**PROMPT:** Your answer must consist of the lines running from the one that holds "[researcher-annotated camera trap]" to the end of the data, copied exactly.

**RECORDS FOR PROCESSING:**
%%

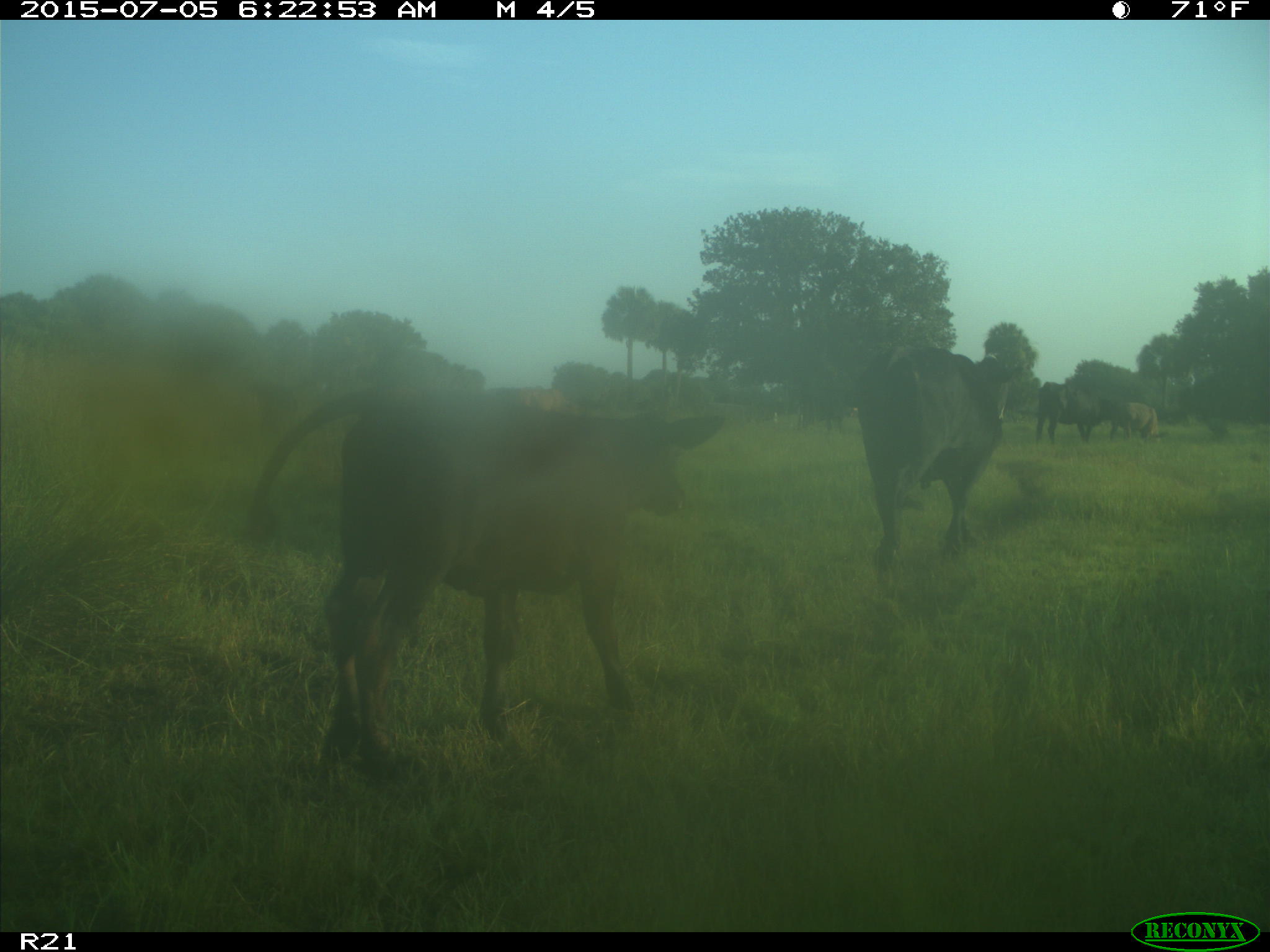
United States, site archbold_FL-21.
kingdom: Animalia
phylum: Chordata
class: Mammalia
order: Artiodactyla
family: Bovidae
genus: Bos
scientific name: Bos taurus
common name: domestic cow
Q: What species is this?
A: Bos taurus (domestic cow).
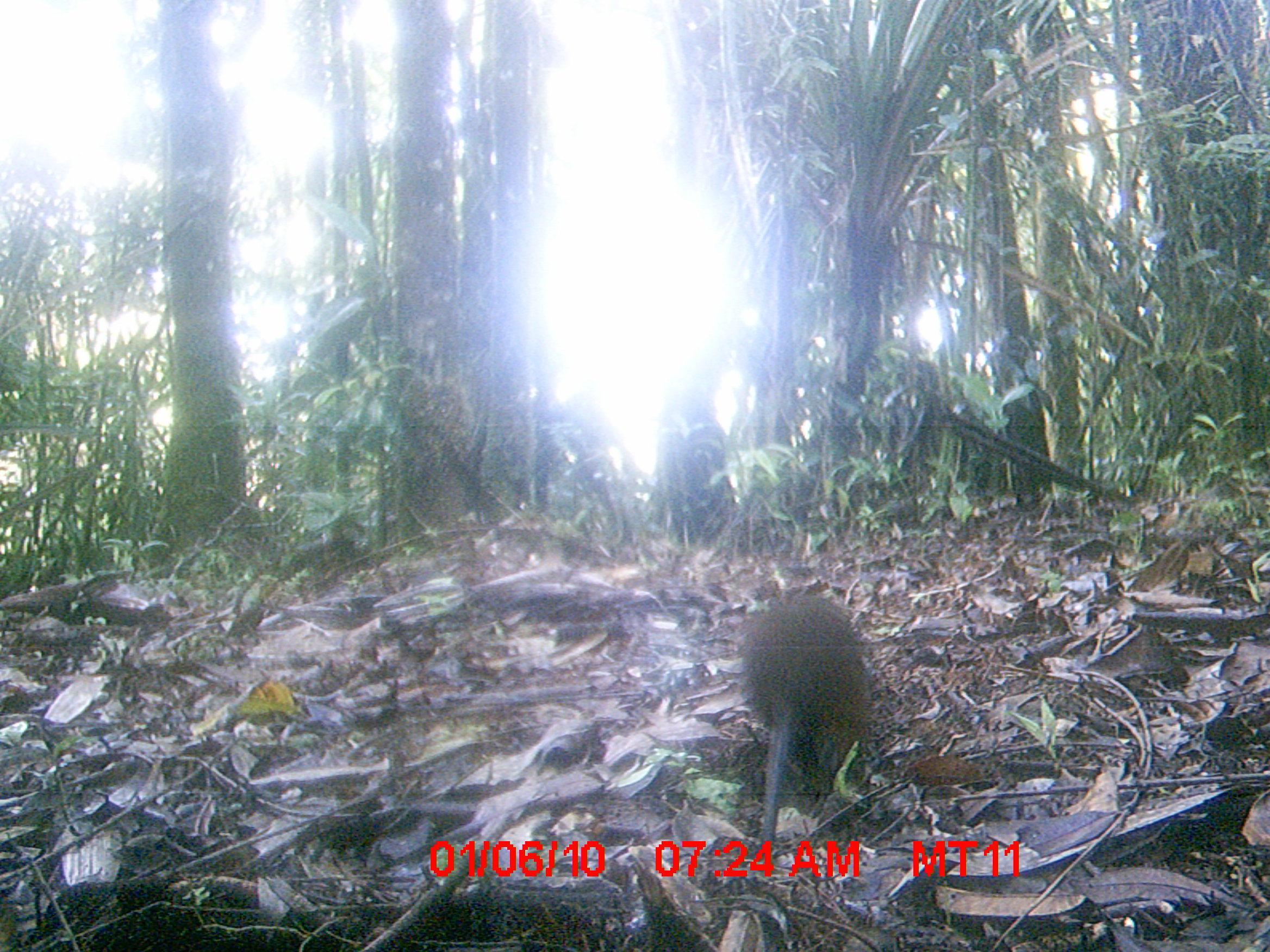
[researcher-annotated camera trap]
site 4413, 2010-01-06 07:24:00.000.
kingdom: Animalia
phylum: Chordata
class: Mammalia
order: Rodentia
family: Nesomyidae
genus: Hypogeomys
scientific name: Hypogeomys antimena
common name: malagasy giant rat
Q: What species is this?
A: Hypogeomys antimena (malagasy giant rat).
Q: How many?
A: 1.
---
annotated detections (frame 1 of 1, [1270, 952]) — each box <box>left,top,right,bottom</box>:
hypogeomys antimena: <box>737,588,873,881</box>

%%

**RESPONSE TO THIS TASK:**
[researcher-annotated camera trap]
site 4413, 2010-01-06 07:24:00.000.
kingdom: Animalia
phylum: Chordata
class: Mammalia
order: Rodentia
family: Nesomyidae
genus: Hypogeomys
scientific name: Hypogeomys antimena
common name: malagasy giant rat
Q: What species is this?
A: Hypogeomys antimena (malagasy giant rat).
Q: How many?
A: 1.
---
annotated detections (frame 1 of 1, [1270, 952]) — each box <box>left,top,right,bottom</box>:
hypogeomys antimena: <box>737,588,873,881</box>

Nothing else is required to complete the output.